I would like a Receiver that can play back in the main room (7.1) and also play back in other rooms, separate speakers (stereo). Here is the catch.. I want a Digital (HDMI) supported system. I have an ONKYO TX-NR616 receiver that only supports digital in the main room and analog in the other rooms (ch 2/3). I have a ROKU and I want to pass it through the whole house. As you know the ROKU only has a HDMI out connection. As all new systems are going to HDMI.


----------



## Savjac (Apr 17, 2008)

May I ask what is your price point on this AVR ??


----------



## powerplant (Mar 24, 2013)

1000.oo


----------



## powerplant (Mar 24, 2013)

sorry.. that's 1,000.00 just for the receiver. I have all the speakers set in the main room and the other rooms. Thanks.


----------



## tonyvdb (Sep 5, 2007)

I can't think of any receivers that have HDMI outputs for the second or third zones. There are a few that have two HDMI outputs for the main zone that probably could be configured to work as an output to a second zone in a way.


----------



## powerplant (Mar 24, 2013)

Sorry again, I think I need a 9.1 receiver. It's not you.. It's the way I am saying what I need. This is the same trouble I had with the people who set my system up and lied to me...$5,000.00 later..... Ok here goes again... How can I have one HDMI cable feed the receiver ( my ROKU ) and have it play the same thing/song in both the main room 7.1 *AND* feed from the zone 2/3 ( receiver/amp) which goes to other speakers in the house ( bed room, Office and garage ).


----------



## tonyvdb (Sep 5, 2007)

There is a rule that digital sources can not be down converted to analog so unless the ROKU had an analogue output as well you may have to run HDMI to the other locations or use wireless network streaming like Apple TV


----------



## powerplant (Mar 24, 2013)

Thanks ... I guess I will have to make do till I can find another receiver that will do what I am talking about. It might be a good think to tell other people to read the zone 2/3 page "NOTES" first. The only way to get whole house hooked up is to have an HDMI and an analog input coming from the system they wish to listen to..... Pg 71 of the ONKYO TX-NR616 manual.. * "Only analog input sources are output from the Zone 2/3 line out jacks and zone 2 L/R terminals.
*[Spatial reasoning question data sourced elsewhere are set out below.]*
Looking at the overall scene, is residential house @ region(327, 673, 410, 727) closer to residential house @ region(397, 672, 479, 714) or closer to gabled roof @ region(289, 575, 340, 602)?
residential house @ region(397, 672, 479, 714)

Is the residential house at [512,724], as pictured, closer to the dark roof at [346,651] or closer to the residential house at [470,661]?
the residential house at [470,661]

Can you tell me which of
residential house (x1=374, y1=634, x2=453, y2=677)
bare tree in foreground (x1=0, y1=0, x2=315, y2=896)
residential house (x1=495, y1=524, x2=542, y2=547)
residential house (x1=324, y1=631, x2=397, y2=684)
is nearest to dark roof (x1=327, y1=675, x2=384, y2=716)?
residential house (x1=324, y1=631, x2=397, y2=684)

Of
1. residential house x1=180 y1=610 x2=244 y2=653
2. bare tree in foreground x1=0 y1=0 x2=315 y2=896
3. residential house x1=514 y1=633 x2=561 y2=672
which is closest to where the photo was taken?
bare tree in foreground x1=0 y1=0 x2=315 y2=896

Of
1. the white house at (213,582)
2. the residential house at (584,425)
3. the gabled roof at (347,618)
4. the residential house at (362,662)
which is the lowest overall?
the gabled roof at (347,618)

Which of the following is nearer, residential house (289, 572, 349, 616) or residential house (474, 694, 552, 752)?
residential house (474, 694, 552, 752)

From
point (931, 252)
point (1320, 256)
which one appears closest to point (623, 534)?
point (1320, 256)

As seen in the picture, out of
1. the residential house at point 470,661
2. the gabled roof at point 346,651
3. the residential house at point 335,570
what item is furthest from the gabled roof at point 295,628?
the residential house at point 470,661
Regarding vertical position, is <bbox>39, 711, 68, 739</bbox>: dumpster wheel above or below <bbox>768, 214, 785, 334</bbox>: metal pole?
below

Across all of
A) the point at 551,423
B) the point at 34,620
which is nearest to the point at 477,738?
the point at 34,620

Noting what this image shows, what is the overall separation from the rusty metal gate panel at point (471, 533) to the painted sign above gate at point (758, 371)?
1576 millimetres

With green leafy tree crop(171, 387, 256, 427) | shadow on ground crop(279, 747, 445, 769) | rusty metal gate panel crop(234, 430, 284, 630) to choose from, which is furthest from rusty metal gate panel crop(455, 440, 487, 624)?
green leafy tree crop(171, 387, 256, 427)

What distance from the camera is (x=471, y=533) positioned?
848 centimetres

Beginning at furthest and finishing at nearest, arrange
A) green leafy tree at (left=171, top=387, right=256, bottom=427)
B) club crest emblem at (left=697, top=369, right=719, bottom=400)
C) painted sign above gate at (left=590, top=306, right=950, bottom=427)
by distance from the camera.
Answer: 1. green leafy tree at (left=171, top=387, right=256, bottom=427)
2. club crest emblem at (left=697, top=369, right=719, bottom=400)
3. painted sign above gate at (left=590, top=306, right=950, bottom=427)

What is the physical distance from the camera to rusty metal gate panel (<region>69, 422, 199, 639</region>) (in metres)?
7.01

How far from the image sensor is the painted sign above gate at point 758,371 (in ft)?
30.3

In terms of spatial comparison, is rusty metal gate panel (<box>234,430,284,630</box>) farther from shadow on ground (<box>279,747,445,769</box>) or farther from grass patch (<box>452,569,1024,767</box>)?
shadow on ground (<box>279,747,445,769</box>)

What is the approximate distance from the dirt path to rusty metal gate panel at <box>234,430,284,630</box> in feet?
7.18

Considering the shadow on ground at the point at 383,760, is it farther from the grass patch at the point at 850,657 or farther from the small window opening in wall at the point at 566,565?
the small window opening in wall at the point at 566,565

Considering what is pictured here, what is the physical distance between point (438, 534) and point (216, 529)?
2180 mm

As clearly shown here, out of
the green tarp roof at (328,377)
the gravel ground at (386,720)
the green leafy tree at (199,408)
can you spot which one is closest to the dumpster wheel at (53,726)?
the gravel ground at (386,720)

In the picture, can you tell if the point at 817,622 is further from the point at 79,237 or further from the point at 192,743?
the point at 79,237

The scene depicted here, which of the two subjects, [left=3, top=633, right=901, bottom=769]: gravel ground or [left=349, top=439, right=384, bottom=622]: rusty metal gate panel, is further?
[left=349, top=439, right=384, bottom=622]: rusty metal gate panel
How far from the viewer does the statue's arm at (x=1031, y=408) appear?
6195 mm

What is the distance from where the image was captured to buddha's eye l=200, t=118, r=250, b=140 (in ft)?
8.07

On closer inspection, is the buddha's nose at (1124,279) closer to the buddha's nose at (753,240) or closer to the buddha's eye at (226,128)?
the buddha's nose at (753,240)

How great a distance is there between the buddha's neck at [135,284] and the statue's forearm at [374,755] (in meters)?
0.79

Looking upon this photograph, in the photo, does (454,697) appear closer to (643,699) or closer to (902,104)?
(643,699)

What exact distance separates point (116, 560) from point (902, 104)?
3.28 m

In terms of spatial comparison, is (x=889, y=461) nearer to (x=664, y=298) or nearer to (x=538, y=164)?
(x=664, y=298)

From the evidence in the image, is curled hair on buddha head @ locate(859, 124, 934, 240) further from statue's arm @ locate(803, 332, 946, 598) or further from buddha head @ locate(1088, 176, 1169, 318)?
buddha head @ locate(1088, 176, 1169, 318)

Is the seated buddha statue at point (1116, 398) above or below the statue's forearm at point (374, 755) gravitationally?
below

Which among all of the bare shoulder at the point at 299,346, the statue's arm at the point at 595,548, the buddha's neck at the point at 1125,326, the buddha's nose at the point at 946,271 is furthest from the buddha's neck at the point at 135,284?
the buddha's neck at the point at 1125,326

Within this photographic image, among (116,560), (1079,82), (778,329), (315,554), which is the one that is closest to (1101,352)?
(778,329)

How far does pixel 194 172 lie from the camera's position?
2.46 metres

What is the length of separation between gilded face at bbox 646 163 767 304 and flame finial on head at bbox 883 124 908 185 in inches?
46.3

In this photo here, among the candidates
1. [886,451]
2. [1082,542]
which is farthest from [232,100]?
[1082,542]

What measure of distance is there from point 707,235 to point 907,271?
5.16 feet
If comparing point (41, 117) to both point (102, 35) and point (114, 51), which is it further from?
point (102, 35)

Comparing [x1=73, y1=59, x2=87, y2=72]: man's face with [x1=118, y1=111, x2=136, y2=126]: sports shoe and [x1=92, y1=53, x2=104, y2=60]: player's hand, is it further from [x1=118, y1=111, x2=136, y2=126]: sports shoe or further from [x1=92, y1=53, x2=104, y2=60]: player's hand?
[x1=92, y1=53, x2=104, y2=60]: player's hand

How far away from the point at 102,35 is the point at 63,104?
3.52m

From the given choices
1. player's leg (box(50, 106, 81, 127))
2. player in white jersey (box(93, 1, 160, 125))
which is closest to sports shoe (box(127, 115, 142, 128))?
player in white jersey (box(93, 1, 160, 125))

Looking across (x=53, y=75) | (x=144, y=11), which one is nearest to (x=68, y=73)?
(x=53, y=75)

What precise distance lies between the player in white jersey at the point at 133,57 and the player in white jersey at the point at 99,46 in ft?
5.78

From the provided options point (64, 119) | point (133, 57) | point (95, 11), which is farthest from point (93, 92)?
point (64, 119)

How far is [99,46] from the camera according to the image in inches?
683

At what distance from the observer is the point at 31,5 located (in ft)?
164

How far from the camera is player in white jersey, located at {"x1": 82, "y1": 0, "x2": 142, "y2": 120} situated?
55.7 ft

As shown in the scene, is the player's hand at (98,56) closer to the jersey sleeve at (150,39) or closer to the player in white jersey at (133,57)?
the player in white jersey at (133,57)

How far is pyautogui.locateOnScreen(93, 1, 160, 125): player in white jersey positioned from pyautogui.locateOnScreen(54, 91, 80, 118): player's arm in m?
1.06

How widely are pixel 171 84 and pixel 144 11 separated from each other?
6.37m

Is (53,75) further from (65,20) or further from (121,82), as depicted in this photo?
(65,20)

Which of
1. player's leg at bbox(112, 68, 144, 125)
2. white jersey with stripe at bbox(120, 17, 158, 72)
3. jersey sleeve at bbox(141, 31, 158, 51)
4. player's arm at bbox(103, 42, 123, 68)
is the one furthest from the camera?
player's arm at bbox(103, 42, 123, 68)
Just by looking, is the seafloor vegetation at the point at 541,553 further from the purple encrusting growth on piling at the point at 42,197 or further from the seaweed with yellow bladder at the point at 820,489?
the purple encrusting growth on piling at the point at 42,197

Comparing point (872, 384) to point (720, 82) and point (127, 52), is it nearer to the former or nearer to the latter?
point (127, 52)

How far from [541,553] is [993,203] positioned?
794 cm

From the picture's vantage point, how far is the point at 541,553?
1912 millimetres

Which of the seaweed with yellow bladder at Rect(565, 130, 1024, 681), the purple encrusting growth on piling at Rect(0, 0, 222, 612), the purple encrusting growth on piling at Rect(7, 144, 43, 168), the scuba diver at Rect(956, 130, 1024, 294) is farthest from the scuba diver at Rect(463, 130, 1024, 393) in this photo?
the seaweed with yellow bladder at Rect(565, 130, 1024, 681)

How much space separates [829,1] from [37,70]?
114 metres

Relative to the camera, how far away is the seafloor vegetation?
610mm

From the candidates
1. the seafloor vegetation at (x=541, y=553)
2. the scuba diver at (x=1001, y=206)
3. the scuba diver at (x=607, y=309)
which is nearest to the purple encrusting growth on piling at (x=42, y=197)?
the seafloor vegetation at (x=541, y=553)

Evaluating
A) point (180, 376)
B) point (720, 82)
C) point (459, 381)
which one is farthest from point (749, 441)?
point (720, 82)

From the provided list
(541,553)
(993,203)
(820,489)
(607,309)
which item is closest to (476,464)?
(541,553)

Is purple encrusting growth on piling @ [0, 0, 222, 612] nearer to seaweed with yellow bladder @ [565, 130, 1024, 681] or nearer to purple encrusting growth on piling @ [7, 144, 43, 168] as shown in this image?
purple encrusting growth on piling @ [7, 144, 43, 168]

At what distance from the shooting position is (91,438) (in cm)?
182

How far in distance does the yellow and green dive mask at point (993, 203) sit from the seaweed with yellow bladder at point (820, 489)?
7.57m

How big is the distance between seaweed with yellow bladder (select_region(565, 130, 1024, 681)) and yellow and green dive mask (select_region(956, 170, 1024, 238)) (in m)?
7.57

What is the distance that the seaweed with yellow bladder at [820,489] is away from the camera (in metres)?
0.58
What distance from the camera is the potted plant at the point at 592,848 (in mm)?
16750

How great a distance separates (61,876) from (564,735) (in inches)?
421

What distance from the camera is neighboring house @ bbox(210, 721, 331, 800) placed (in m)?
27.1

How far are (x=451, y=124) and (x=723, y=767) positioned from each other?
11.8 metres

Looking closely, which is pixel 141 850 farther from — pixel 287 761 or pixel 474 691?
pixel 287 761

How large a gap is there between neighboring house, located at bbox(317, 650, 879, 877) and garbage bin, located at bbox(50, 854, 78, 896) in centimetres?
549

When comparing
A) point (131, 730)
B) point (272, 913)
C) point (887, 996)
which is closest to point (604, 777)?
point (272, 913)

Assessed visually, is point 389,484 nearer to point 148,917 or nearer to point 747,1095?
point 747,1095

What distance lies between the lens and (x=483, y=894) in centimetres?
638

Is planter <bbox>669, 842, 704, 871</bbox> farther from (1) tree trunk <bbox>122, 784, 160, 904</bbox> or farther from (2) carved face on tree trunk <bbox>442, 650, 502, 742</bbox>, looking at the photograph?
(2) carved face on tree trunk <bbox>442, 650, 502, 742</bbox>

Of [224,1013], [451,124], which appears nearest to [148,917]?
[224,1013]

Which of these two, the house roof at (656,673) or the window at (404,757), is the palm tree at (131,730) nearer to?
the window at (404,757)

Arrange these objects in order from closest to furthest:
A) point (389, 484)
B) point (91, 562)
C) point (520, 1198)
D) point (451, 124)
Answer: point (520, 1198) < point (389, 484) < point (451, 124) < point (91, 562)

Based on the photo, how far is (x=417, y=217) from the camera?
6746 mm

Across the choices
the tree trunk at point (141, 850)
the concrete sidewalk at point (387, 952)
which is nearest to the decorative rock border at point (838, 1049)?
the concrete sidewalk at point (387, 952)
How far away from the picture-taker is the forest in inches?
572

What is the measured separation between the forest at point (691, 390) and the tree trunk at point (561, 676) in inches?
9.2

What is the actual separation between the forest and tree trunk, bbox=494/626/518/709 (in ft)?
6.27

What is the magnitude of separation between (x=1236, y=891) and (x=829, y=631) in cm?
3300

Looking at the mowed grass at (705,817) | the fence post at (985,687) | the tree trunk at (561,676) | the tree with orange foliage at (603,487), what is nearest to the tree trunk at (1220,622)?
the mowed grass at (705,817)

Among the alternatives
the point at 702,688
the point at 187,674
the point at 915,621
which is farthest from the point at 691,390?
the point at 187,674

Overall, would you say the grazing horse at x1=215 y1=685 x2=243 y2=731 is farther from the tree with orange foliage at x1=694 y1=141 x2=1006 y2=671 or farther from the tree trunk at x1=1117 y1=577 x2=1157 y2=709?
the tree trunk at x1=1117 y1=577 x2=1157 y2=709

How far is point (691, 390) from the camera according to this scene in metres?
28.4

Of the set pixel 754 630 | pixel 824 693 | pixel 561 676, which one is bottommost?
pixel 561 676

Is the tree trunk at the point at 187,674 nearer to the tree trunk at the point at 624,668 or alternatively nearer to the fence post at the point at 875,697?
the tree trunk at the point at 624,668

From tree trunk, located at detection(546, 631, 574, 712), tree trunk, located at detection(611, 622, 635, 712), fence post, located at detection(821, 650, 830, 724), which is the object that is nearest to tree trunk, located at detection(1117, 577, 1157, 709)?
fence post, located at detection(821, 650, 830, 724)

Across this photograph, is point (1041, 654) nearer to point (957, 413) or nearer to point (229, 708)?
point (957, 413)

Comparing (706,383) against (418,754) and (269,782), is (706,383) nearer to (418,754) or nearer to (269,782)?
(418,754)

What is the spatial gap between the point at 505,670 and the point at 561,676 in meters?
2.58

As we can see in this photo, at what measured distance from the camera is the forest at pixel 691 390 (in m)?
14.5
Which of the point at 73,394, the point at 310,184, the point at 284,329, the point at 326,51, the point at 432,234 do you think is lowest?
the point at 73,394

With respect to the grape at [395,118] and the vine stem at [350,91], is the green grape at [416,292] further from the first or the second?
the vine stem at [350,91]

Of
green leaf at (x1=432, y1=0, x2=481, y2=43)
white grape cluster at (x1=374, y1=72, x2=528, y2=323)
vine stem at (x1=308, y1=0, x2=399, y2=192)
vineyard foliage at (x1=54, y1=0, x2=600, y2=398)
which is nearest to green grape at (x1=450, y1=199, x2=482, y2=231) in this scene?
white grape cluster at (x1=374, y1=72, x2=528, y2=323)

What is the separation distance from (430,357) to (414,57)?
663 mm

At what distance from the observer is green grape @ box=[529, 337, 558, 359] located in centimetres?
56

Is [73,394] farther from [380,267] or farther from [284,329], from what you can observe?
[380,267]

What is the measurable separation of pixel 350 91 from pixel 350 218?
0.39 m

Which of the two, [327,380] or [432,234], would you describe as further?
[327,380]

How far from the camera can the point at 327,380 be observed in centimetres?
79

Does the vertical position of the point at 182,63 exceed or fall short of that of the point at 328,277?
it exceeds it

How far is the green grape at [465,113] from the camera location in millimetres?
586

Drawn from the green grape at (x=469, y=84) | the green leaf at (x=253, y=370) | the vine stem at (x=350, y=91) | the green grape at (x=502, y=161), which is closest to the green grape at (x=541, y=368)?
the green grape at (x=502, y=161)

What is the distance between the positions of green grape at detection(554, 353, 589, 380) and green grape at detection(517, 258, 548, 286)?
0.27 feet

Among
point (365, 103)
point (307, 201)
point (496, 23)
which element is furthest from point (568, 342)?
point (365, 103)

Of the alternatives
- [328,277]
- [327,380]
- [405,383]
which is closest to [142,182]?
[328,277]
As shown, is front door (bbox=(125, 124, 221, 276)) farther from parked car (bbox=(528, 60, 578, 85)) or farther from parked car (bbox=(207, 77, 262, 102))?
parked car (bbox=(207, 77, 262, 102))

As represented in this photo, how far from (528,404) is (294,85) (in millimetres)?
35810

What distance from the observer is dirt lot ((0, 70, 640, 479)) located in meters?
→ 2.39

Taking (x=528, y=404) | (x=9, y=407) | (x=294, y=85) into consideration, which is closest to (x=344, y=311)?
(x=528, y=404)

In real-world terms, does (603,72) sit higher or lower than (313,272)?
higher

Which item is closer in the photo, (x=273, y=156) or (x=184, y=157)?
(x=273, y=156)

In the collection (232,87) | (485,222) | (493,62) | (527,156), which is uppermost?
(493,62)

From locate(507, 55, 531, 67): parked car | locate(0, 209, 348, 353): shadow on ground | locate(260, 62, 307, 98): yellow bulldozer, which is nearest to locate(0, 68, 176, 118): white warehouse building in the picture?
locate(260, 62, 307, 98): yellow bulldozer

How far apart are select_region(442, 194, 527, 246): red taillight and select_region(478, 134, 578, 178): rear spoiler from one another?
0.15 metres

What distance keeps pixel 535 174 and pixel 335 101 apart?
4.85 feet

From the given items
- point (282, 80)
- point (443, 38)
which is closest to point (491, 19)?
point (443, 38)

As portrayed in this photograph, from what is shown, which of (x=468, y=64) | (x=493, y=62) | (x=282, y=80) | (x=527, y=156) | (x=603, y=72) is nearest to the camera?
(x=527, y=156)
DIGITAL input sources are not output."*


----------



## tonyvdb (Sep 5, 2007)

That's standard, the reason digital sources can't be down converted to analog is to prevent copying. Having HDMI on each zone would increas the cost and manufactures don't see the benefit with wireless streaming now available.


----------



## Savjac (Apr 17, 2008)

I am probably misunderstanding you but if you are looking to replicate what the Roku puts into your main receiver in another zone that will be connected to another amplifier/receiver ?

There are several AVRs out now that might fit, check out the Pioneer VSX - 1123 and see if that is what you are looking for.


----------



## powerplant (Mar 24, 2013)

Thank you very much, nice price also..
I think you came through again. thanks.
I tell every one this site answers all questions on Home theaters.


----------



## chashint (Jan 12, 2011)

The Pioneer works the same as your Onkyo.
Page 30 in the manual.

I found your question interesting and checked several different manuals beginning with your Onkyo.
I could not find an AVR that will play the Roku connected via HDMI to the AVR down converted to stereo in zone 2.
Since all AVRs will down convert any input for a 2.0 speaker system I find it very curious they will not output that to multiple zones.


----------



## tonyvdb (Sep 5, 2007)

chashint said:


> Since all AVRs will down convert any input for a 2.0 speaker system I find it very curious they will not output that to multiple zones.


It's because in the main zone it stays as a digital signal but to output to a zone it needs to be down converted to analog and that's not allowed any more.


----------